Oy kullanan AB yurttaşlarının oy vermedeki esas kıstası ulusal siyasettir, AB hedefi ve AB’nin geleceği daima ikincildir. Ya da AB hedefi kimi sol ve sağ partilerin günah keçisi konumundadır. Bu partilerin adayları, tuhaf bir şekilde, parlamentoya AB karşıtı köşeli laflarla seçilir, beş yıl boyunca dolgun maaşını alır, meclise uğramaz, sağda solda AB’ye mütemadiyen hakaret ederler.
Seçimlerin ve parlamentonun ne işe yaradığına bakarsak, bu yoklama sonucunda parlamentoya ilaveten Komisyon da değişir. Yeni yasama, Komisyon’un yeni üyelerini ABD’de olduğu gibi sözlüye çeker, kimi Komisyon üyesi adayı reddedilebilir.
AP’nin bu işlevinin yanı sıra tek karar mercii olduğu en hayatî görevi trilyon avroluk AB bütçesini onaylamaktır. Yasama anlamı taşıyan kanun teklifleri bağlayıcı değildir, ancak Komisyon ve/veya Konsey ile birlikte sundukları ortak teklifler, konunun ne kadar federal ne kadar hükümetlerarası olduğuna bağlı olarak kanun mertebesine gelebilir.
AP, Birliği ilgilendiren her konuda görüş bildirir ancak görüşleri daha ziyade kamuoylarına ve sivil topluma hitap eder, belirttiğim gibi bağlayıcı değildirler.
Bu seçimlerde anketlerin öngördüğünün aksine aşırı sağcı güçler genelde kazanımlar elde etse de anketlerden çıkan dip dalgası gerçekleşmedi. Fransa’da Ulusal Birlik oyların neredeyse üçte birini alarak yeni parlamentoda en güçlü grup olarak yerini sağlamlaştırdı. İtalya Başbakanı Giorgia Meloni'nin İtalya Kardeşleri de benzer şekilde yükselişe geçti ve seçmenlerin dörtte birinden fazlasının oyunu aldı. Böylece AP’de yelpazenin en sağında yer alan iki grup, Avrupa Muhafazakârları ve Reformistleri (ECR) ve Kimlik ve Demokrasi (ID) grupları, mecliste 131 sandalyeye sahip olacak.
Ne var ki bu gruba Almanya için Alternatif’in (AfD) 15 milletvekili, Macaristan Başbakanı Viktor Orbán’ın Fidesz partisinin 10 temsilcisi, Polonya’nın Konfederasyon partisinin altı üyesi ya da Bulgaristan’ın Kremlin yanlısı Revival partisinin üç üyesi dahil değil.
Eğer aşırı sağ tek bir grup oluşturabilseydi, geleneksel olarak baskın olan Avrupa Halkları Partisi’nin (EPP) ardından parlamentodaki en büyük ikinci güç olurdu. Aşırı sağ partilerin karakteristiklerinden biri aşırı milliyetçi olmaları; bu yüzden diğer ülkelerin ve genellikle komşu ülkelerin aşırı sağ partileriyle aynı gruba dahil olmaları nefret üzerine kurulu fıtratları gereği mümkün değil. Diğer deyişle faşistler, hele kendi ülkelerini ilgilendiren konularda diğer faşistlerle birlikte hareket edemez.

Gösterilen Malzeme:
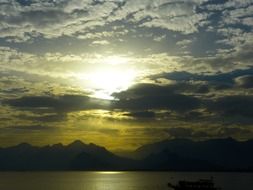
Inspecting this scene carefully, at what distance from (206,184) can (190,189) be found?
8.12 meters

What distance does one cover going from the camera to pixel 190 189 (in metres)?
195

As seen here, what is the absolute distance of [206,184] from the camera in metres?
198
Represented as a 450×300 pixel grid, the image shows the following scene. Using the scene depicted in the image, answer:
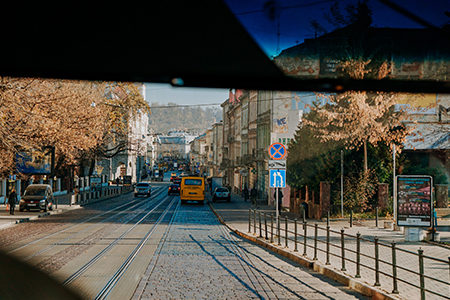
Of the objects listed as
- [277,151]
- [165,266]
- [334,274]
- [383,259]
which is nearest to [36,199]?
[277,151]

Görevler:
- a) Kayıtlarda “What distance does” ifadesinin geçtiği satırdan başlayıp kayıtların sonunda biten satırlarda “camera” ifadesini “observer” olarak değiştirin ve geri kalan her şeyi aynen koruyarak bu satırları yeniden verin. Resimleri cevaba dahil etmeyin.
- b) Avrupa Parlamentosu seçimleri ve aşırı sağ üzerine olan metni son cümlesinden sonra devam ettirin.
Metin ile kayıtlar arasında herhangi bir bağlantı yoktur.

Nihai Sonuçlar:
- a)
What distance does one cover going from the observer to pixel 190 189 (in metres)?
195

As seen here, what is the absolute distance of [206,184] from the observer in metres?
198
Represented as a 450×300 pixel grid, the image shows the following scene. Using the scene depicted in the image, answer:
Of the objects listed as
- [277,151]
- [165,266]
- [334,274]
- [383,259]
which is nearest to [36,199]?
[277,151]

- b)
Bir diğer sonuç, Yeşillerin çöküşü oldu. Fransız Yeşilleri son otuz yılın en kötü performansını sergiledi. Ucu ucuna parlamentoya girdiler. Alman Yeşilleri ise 2019’da ikinci geldiydi, şimdi aşırı sağcı AfD ikinci. Yeşillerle birlikte liberal sağın hatırı sayılır oy kaybı AP’nin çalışmalarına yansıyacaktır. Ama 2019 parlamentosundaki dengeler ve en büyük üç grup, Avrupa Halkları Partisi, Avrupa Sosyalistleri ve liberal Renew Europe arasında, kritik oylamalarda bulunan koalisyonlar değişmeyecektir. Zira son tahlilde, bu üç büyük grup ile Yeşiller AB taraftarı, diğer bütün irili ufaklı sağ ve sol gruplar ile bağımsız vekiller AB karşıtıdır.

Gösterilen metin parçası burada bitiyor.